• _Short problem 1_:
Answer these from the database assignment, giving each answer on its own line marked (a), (b), (c):
(a) When is the assignment due?
(b) Which DBMS will the class use?
(c) On which machine have the DBMS server and some client applications already been installed?
• _Short problem 2_: From the database assignment, copy word for word the passage from "You may find" to "good at supporting.".
• _Short problem 3_: List every documentation resource that the database assignment suggests for completing the assignment.

• _Document text_:
- - - - - - -

CSE 544, Winter 2009, Assignment 1

Using a database management system

Due: Friday, 23 January 2009, 11:00pm

Assignment 1 Clarifications

This assignment can also be done in a group of two students.
Please let us know if you encounter any problems with this assignment. We will post clarifications and fixes here as necessary.

Assignment goal

The goal of this assignment is to ensure that you are comfortable using a relational database management system (RDBMS), that you are comfortable with SQL, and that you know how to write a simple application that uses a DBMS. SQL, the Structured Query Language, is the most widely used relational database language today. It allows you to specify the data you are interested in by using logical expressions.

For the purpose of the class, we will be using the PostgreSQL open-source DBMS. PostgreSQL provides a fairly standard implementation of SQL. Please keep in mind, however, that when you change to a different DBMS, you may need to use different variants of SQL. The differences normally affect only advanced features.

In real life (i.e., outside of class), when you will decide to use a DBMS, nothing will be setup and ready for you. For this reason, in this assignment, you will setup and use a database from scratch. Well, not quite. At least, the DBMS server and some client applications have already been installed for you on cubist.cs.washington.edu. You should log on to cubist to complete the assignment. The assignment will walk you through some of the most important features of relational databases.

Documentation

You may find the following documentation helpful when completing this assignment:

Chapters 1 through 5 of the book by Ramakrishnan and Gehrke (R&G), especially chapter 5. Please read the book to refresh your memory of SQL.
PostgreSQL tutorial. The PostgreSQL tutorial is very nice, except the part that discusses SQL queries (in particular joins). That part will make your life harder than it should. Please read the book instead.
PostgreSQL documentation
Additional online introduction to SQL

Overview

We are going to build and use an inventory database for a toy store. This is a classical type of application that DBMSs have been designed to support and are really good at supporting.

Database schema

Our toy-store database has the following schema:

Product(pid: integer, name: varchar(20), min_age: integer)

- - - - - - -

• _Data block_:
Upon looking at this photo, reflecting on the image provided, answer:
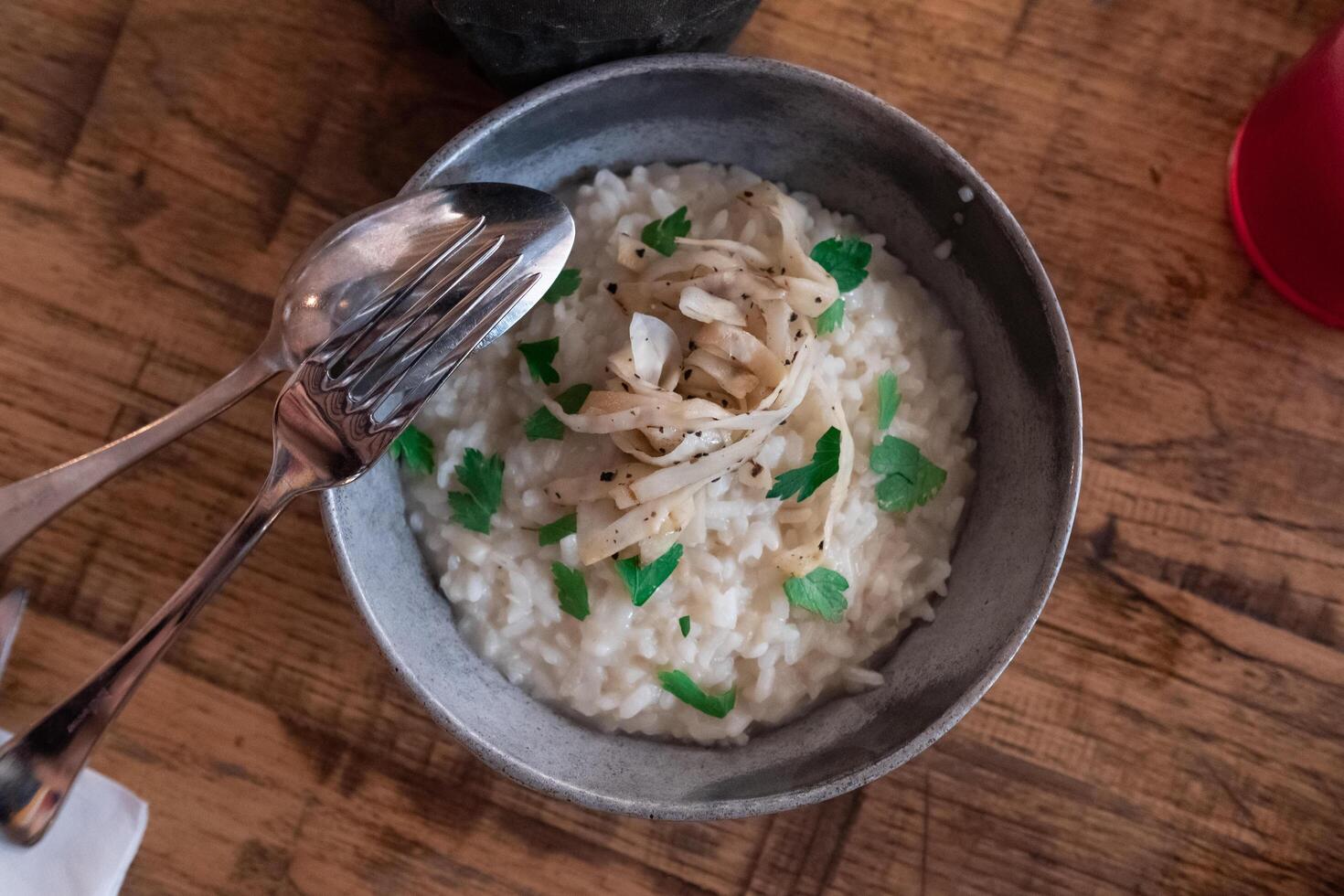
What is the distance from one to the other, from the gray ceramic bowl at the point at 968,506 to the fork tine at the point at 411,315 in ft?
0.53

- - - - - - -

• _Task answer 1_:
(a) Friday, 23 January 2009, 11:00pm
(b) PostgreSQL
(c) cubist.cs.washington.edu

• _Task answer 2_:
You may find the following documentation helpful when completing this assignment:

Chapters 1 through 5 of the book by Ramakrishnan and Gehrke (R&G), especially chapter 5. Please read the book to refresh your memory of SQL.
PostgreSQL tutorial. The PostgreSQL tutorial is very nice, except the part that discusses SQL queries (in particular joins). That part will make your life harder than it should. Please read the book instead.
PostgreSQL documentation
Additional online introduction to SQL

Overview

We are going to build and use an inventory database for a toy store. This is a classical type of application that DBMSs have been designed to support and are really good at supporting.

• _Task answer 3_:
- Chapters 1 through 5 of the book by Ramakrishnan and Gehrke (R&G)
- PostgreSQL tutorial
- PostgreSQL documentation
- Additional online introduction to SQL